What do you love about America? The freedom of speech? The right to bear arms? For me, it's the Inflatosaurus rex looming up over the new car lot. Dear God, I am nuts about this country!
And speaking of the Clarion Write-a-Thon tuckerizations . . .
Out of all 42 tuckerizations, only three were commissioned for birthdays – yesterday's and both of today's. What were the odds? One of these stories should be considered to be a weekend story,
Happy birthday, Jessica! Happy birthday, Jill!
A Woman of Singular Skill
The Singularity, sometimes derisively referred to as “the Rapture of the nerds,” arrived three days ahead of schedule. This was due, perhaps, to unexpected brilliance on the part of an obscure robotics team at Carnegie, the success of a counterintuitive experiment at CERN, and a linguistic breakthrough by an obscure poet in Zagreb. Unfortunately, as a result everybody found themselves living in a post-singularity, post-poverty, post-postmodernity virtual existence in the Matryoshka shells that now enveloped the sun in countless layers of Strossian computronium without having been given enough warning to pack.

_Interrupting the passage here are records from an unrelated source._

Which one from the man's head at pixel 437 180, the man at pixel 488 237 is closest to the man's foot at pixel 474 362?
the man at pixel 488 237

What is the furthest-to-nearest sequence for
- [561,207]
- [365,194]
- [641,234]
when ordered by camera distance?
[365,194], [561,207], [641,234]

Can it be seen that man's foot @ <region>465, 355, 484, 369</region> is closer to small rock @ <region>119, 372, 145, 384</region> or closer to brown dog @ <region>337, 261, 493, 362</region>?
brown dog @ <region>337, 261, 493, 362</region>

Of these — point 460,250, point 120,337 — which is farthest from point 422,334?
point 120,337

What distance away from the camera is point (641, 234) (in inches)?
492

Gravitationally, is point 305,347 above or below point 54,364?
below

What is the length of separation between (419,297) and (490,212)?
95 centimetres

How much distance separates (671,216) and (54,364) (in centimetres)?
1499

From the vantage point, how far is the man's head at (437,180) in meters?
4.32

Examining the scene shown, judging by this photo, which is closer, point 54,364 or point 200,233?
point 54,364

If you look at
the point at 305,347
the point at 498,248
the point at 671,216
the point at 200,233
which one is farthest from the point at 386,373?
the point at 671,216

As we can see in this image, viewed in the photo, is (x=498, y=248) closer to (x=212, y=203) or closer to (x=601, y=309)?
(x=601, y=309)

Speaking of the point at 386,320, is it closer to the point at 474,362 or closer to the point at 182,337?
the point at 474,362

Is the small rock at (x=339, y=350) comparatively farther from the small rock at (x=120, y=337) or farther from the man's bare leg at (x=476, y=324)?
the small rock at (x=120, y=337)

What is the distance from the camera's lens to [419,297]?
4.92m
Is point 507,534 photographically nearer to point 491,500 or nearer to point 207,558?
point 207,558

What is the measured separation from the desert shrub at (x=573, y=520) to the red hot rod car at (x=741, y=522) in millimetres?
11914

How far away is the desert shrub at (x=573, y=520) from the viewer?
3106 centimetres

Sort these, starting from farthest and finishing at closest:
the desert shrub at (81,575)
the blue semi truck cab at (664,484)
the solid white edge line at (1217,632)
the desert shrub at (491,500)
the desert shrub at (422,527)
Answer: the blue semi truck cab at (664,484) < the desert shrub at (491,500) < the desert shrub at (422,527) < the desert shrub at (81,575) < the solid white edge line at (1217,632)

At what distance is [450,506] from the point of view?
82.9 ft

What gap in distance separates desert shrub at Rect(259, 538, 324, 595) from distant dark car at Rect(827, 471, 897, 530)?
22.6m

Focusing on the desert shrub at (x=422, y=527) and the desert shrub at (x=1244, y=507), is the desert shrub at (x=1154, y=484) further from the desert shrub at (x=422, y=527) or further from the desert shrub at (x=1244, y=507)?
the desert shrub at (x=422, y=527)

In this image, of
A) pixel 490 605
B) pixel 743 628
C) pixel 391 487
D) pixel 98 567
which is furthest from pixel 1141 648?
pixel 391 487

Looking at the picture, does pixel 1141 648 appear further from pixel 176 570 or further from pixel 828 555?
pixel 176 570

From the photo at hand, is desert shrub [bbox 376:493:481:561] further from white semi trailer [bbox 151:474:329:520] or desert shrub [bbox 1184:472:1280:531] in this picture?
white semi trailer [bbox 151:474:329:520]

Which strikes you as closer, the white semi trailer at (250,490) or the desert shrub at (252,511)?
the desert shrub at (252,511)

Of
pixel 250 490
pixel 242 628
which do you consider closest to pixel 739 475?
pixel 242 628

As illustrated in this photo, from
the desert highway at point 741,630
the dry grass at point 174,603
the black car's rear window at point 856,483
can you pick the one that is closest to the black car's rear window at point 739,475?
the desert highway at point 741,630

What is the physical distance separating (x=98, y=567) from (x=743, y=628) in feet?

A lot of things got left behind.
Thus it was Jessica Taylor Erwin's strange fate to be the only uploaded posthuman still possessed of woodcarving skills. She was living in a Vinge estate with a simple 100-room castle, garden, and lake, surrounded by an infinite forest. One day when a centaur carrying a briefcase trotted out of the infinite surrounding forest and said, “Listen. We really need your skills.”
“Fine,” she said. “Come back next Tuesday with a good set of tools and I'll give you your first lesson.”
“That's not how we do things anymore. Give me permission, and my briefcase will take the information directly from your brain.”
“Forget it,” Jessica said.
“Aw, c'mon!” the briefcase said. “Knowledge wants to be free. Don't be selfish.”
“Goodbye, Mr. Suitcase.” Jessica snapped her fingers and the centaur and his briefcase went away. Then she declared that nobody wanting to harvest information from her brain was allowed on her estate. In Postsingularia, you could do that.
A week later, Jessica was in her garden when a flying carpet descended from the sky. “Hi,” the woman sitting cross-legged on it said, “I heard you give woodcarving lessons.”
“Well, I haven't so far, but . . . How do you propose to pay for them?”
“I'm a quilter. I could teach you.”
Within the month there were a dozen workshops in Jessica's garden, and the virtual renaissance of human crafts had begun.
“You do realize,” Jessica's husband James said one day, “that you're really wreaking havoc with the whole concept of post-Singular economics.”
“Oh, hush. If we don't enjoy making things with our hands, we're not really human, are we?”
Time travel, it turns out, is not all that dissimilar to rock climbing. Whether you’re climbing up or climbing down, moving into the future or into the past, there’s always one moment when the climber-or-traveler gets stuck, when she thinks to herself: I’ve gone too far this time. In that moment of calm terror, it’s possible for the brain to go into overdrive. Which is how Jill Roberts came to invent time travel.
She came back from the mountains full of plans and ambitions. First she went to the bank and extracted her life savings. Then she had it all converted to British hundred-pound notes. (“Nothing later than 1994,” she specified.) Throwing a handful of news and technology magazines into her bag, she set out for the past.
Down the steep timescape of tachyons she made her perilous way back to 1995, emerging at last outside Nicolson's Café in Edinburgh. Inside, sitting in a dark corner, a welfare mother sat hunched over a writing tablet. Respectfully, Roberts said, “Ms. Rowling? I’m here to make you an offer for your book.”
Any doubts the writer might have had about the offer were swept away by the wad of money that Roberts plunked down on the table before her.
From there it was but a short hop-skip-and-jump through time and space to San Francisco, where a young man named Jacob Weisman had just founded a small press called Tachyon Publications. Contracts in hand, she walked into the newly-opened offices and said, “You don’t know it yet, but I’m your new managing editor.”
Jacob Weisman looked up and scowled. “Who the hell are you?” Then, seeing the magazines she’d spread before him, “What are you?”
“I’m Jill Roberts,” she said, “and I’m the best thing that ever happened to you.”